I wanted to know how to approach the question of:
Given a metric on $\mathbb{R}^2$ does a continuous map $f:\mathbb{R}^2 \to \mathbb{R}^2 $ with the following property:
$$f([0,1]\times[0,1]) = \mathbb{R}^2 $$
exist ?
I currently am a little clueless on how to think about it. I would guess we can work with the map of $f^{-1}$ on our map. But again not really sure. A little pointer in the right direction might do the trick though.
Any help is greatly appreciated.
No such a function cannot exist. Continuous image of a compact set is a compact set, but $\mathbb{R}^2$ is not compact.
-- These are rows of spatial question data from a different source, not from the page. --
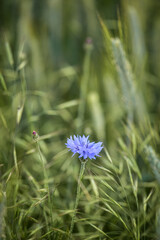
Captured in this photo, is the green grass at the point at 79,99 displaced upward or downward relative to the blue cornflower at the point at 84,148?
upward

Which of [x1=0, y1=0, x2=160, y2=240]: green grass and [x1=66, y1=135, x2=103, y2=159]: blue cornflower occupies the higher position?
[x1=0, y1=0, x2=160, y2=240]: green grass

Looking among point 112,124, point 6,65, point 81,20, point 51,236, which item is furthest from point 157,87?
point 51,236

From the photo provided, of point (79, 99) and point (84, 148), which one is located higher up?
Answer: point (79, 99)

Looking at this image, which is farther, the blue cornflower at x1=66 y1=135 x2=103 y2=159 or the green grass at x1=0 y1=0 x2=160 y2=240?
the green grass at x1=0 y1=0 x2=160 y2=240

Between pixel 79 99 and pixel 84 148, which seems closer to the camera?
pixel 84 148

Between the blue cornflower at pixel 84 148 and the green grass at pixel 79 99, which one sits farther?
the green grass at pixel 79 99

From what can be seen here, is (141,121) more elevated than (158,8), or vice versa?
(158,8)

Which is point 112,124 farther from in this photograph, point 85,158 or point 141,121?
point 85,158

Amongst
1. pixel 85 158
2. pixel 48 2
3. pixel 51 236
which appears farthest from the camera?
pixel 48 2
I'd suggest the discrete one: $d(x, y) = 1$ if $x \neq y$ and $d(x, y) = 0$ if $x = y$. The discrete metric induces the discrete topology, i.e. every subset is open. To see this, observe that the ball of radius $1/2$ centered at a point $x$ is precisely the singleton $\{x\}$. Every function out of a discrete space is continuous, since every subset is open. Thus, you need only find a function with $f[[0, 1] \times [0, 1]] = \mathbb R^2$. I'd rather not write one down explicitly, but however you have proven that these sets have the same cardinality will produce such a function. If you're unfamiliar with why these sets have the same cardinality, here are some relevant links:
bijection between open and closed intervals
bijection between open interval and \mathbb R
You can combine these to get a bijection $f: [0, 1] \times [0, 1] \longrightarrow \mathbb R^2$ which is then continuous in the discrete topology.